[Spatial relation data]
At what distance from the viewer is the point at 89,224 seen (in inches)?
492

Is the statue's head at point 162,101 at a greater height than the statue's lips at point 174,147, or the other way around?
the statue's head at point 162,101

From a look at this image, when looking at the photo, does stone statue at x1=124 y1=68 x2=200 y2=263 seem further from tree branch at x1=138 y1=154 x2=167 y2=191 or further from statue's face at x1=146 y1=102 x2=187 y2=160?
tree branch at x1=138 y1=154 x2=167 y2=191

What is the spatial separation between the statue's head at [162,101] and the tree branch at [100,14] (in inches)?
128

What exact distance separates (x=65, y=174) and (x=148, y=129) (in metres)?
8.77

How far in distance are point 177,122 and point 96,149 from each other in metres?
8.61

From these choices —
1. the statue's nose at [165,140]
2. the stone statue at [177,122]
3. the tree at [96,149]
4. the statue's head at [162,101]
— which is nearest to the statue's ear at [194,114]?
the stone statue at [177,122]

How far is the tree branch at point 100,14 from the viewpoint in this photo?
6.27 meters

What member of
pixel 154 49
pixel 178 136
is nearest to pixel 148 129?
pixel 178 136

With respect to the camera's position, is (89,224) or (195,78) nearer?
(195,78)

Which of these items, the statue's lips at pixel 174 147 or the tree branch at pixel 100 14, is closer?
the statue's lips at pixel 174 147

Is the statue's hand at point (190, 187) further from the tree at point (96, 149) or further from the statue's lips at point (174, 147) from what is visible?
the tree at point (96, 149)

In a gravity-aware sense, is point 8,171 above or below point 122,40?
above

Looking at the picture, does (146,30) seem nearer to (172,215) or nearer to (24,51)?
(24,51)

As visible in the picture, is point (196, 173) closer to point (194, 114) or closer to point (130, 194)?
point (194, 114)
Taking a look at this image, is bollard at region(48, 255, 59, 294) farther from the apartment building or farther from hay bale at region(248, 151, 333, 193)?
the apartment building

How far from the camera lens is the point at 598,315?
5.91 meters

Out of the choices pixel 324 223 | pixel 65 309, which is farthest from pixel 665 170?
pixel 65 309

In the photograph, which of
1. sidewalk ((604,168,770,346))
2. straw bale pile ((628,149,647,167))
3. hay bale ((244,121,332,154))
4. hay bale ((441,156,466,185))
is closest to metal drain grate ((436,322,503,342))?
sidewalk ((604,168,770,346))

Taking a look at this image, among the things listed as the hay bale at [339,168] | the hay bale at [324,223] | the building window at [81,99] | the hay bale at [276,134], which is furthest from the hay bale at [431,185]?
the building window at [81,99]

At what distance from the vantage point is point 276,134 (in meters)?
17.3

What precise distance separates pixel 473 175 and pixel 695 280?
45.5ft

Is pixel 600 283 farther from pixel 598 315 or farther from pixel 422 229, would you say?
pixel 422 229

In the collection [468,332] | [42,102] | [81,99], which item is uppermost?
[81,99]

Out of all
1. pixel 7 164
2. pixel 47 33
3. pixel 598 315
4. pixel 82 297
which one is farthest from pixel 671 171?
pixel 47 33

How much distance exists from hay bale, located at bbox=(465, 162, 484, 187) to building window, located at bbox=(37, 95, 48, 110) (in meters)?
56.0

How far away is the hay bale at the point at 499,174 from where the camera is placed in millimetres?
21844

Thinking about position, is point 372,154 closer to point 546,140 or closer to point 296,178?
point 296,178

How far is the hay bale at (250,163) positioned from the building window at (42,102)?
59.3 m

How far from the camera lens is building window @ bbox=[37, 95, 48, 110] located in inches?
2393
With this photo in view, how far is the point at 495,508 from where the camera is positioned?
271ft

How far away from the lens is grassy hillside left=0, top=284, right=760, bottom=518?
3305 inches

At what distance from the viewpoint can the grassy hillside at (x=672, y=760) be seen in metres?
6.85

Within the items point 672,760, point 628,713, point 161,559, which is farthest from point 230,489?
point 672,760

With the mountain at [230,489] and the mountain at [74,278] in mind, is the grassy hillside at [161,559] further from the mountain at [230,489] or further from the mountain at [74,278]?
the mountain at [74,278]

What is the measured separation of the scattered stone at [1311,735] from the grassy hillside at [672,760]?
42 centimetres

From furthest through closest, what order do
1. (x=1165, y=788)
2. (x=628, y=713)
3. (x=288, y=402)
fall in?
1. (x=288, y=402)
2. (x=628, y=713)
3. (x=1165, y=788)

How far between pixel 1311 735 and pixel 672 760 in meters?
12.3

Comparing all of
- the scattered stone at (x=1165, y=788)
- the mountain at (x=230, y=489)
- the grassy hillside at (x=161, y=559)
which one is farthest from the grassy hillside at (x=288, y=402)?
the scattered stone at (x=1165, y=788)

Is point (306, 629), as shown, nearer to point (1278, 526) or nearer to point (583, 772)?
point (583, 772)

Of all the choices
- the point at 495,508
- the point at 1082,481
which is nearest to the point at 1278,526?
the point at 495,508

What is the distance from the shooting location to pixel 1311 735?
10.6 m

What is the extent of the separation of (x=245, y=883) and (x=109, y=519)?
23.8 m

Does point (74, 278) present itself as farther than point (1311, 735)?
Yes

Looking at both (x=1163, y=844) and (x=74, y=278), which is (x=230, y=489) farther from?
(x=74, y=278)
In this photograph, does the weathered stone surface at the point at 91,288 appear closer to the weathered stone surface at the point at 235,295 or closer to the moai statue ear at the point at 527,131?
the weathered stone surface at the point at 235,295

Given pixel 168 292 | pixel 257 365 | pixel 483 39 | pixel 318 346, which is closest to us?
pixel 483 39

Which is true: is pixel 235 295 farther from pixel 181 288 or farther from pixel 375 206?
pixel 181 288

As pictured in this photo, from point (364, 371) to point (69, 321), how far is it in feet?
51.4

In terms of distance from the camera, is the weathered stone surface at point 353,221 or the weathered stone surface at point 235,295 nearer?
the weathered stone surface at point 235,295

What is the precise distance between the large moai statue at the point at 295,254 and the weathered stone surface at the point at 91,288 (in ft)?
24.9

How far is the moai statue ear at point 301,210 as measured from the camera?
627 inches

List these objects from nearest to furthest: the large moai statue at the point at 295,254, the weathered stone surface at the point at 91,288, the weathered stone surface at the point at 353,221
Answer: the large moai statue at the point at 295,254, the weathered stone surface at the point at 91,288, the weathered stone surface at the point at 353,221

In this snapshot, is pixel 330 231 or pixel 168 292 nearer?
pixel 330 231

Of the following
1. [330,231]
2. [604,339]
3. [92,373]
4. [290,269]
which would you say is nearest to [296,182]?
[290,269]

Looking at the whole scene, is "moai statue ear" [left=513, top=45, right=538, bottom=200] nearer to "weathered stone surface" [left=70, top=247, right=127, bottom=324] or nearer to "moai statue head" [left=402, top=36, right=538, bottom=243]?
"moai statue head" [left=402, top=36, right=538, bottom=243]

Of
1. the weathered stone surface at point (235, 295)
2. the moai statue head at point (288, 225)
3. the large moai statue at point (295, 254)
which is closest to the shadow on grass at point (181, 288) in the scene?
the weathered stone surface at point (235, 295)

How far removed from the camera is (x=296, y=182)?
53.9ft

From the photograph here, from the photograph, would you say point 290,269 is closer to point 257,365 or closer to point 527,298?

> WRITTEN REQUEST:
Beginning at the line containing "Looking at the whole", repeat each line exactly through the last line of the entries, and include no other lines.

> SOLUTION TO THIS TASK:
Looking at the whole scene, is "moai statue ear" [left=513, top=45, right=538, bottom=200] nearer to "weathered stone surface" [left=70, top=247, right=127, bottom=324] or nearer to "moai statue head" [left=402, top=36, right=538, bottom=243]?
"moai statue head" [left=402, top=36, right=538, bottom=243]

Of
1. the weathered stone surface at point (235, 295)
2. the moai statue head at point (288, 225)
3. the large moai statue at point (295, 254)
which is closest to the shadow on grass at point (181, 288) in the scene?
the weathered stone surface at point (235, 295)

How far removed from the camera is (x=296, y=182)?
53.9ft

From the photograph here, from the photograph, would you say point 290,269 is closer to point 257,365 or closer to point 527,298?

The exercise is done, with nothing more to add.